Just before 6:00 p.m., when the event begins, all the chairs set facing the stage are filled, and dozens of people stand at the back. Dotted through the audience are attendees wearing traditional embroidered Ukrainian shirts or holding Ukrainian flags. They have come to hear the story told by Ella Sokoluk, who has travelled for three days from Kyiv, where she worked for Peace Corps Ukraine before the Russian invasion, and where she still lives. But we’re getting ahead of ourselves. The chairs are packed, there’s a hum by the Peace Corps recruiter’s table—the swag is changing hands and recruiters are deep in conversation.
Darlene Grant takes the stage first. As the senior advisor in the agency's director’s office, she’s hosting the night’s event. Grant, a returned Peace Corps Volunteer herself, ends her opening remarks by saying what all returned Peace Corps Volunteers and all staff members know to be true, “It is the Peace Corps’ approach, grounded in mutual respect and collaboration, that has been a catalyst for some of the best storytelling in the world—stories about transformational connections.”

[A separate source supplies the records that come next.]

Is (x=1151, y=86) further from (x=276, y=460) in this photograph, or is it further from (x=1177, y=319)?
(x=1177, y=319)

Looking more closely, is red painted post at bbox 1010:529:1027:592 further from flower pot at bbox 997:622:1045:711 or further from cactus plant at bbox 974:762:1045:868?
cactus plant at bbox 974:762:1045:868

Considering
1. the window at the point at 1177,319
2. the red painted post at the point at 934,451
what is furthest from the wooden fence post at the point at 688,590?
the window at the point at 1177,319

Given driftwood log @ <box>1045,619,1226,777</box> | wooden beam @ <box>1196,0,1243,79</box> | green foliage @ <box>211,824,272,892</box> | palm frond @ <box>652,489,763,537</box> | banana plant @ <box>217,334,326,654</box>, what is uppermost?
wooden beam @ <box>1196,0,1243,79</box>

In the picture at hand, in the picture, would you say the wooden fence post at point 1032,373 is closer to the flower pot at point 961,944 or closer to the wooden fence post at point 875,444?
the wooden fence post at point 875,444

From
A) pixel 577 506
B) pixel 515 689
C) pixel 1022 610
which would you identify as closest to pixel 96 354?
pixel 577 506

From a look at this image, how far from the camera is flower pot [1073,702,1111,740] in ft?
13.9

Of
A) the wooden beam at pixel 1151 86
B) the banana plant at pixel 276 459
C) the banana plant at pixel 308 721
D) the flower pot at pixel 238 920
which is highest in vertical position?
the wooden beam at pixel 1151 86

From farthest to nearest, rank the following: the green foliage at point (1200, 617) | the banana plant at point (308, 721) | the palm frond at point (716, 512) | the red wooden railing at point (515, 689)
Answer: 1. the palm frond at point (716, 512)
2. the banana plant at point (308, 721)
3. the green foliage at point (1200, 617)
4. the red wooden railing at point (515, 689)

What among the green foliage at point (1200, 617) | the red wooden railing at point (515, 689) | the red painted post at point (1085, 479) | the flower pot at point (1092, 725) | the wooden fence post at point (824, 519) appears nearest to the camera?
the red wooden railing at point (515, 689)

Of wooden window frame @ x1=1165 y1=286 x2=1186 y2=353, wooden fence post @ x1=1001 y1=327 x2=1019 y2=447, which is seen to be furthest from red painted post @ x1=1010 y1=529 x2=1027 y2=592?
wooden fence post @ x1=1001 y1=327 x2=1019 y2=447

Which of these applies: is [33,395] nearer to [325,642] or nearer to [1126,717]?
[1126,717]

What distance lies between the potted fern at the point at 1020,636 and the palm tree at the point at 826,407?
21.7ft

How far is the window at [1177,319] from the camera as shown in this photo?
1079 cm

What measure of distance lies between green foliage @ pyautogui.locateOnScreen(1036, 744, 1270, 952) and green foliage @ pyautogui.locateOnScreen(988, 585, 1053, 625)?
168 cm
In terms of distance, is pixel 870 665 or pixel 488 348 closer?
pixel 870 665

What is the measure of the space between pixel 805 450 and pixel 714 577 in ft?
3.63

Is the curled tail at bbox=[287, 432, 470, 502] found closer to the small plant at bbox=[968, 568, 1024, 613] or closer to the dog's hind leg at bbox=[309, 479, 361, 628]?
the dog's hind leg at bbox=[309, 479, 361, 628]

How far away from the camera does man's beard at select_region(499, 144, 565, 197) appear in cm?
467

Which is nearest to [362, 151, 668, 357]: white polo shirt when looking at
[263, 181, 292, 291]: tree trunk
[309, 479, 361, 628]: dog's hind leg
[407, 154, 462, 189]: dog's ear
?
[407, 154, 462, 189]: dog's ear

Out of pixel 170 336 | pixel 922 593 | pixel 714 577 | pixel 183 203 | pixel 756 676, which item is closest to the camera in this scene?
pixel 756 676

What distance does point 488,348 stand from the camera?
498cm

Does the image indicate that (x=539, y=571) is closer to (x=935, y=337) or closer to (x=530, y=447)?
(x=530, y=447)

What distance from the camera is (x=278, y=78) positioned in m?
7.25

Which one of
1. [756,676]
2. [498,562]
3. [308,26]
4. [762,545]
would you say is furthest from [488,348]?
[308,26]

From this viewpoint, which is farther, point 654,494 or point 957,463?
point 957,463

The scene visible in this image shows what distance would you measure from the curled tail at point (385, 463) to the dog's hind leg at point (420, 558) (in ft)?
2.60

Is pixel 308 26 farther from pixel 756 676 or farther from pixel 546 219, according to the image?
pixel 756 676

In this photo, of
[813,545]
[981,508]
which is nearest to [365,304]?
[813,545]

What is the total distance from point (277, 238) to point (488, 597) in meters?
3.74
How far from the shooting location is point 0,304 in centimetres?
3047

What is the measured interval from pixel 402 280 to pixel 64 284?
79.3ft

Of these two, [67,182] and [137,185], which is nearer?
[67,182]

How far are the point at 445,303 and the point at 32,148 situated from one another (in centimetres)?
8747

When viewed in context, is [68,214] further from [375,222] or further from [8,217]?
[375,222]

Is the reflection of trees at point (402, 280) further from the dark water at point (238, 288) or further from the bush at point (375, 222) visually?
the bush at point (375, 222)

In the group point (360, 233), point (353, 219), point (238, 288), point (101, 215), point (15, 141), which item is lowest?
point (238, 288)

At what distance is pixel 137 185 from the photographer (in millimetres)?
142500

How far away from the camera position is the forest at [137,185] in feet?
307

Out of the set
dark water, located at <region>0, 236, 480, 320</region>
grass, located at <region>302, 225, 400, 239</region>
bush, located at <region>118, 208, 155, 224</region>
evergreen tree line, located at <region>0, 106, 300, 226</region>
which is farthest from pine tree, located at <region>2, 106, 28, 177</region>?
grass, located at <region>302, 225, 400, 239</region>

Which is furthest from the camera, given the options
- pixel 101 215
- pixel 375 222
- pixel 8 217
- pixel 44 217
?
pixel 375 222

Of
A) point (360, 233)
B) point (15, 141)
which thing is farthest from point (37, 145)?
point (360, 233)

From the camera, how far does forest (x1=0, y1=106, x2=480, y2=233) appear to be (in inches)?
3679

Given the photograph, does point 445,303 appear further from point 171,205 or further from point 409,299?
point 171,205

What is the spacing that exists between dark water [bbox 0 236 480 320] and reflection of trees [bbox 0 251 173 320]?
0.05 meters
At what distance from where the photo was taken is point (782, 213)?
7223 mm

Brianna Maltez, who served in Mozambique, is the first storyteller. Her story, “Won’t You Be My Neighbor?” centers on a friendship she forged with Vivi, a young woman who lived in the same shared compound and who became an incredibly important figure to Brianna’s life in Mozambique. When Vivi becomes pregnant with a girl and not only decides to name her daughter “Brianna,” but also to ask Brianna to be the baby’s godmother, Maltez finds herself engaging in Mozambiquan traditions she never could have expected. The story Maltez tells ends with her describing how she looked at Vivi, and sees, not simply a friend, but a “person who had singlehandedly filled me up with so much love and kindness and friendship that this Mozambican community truly became home. Vivi, who had bestowed on me one of the biggest honors I’d had in my life and, through that, made my Peace Corps experience more than I could have ever even imagined.” Later, Maltez says she hopes the audience sees “love between friends” in her story, and maybe also see that friendship like that can be found in unexpected places.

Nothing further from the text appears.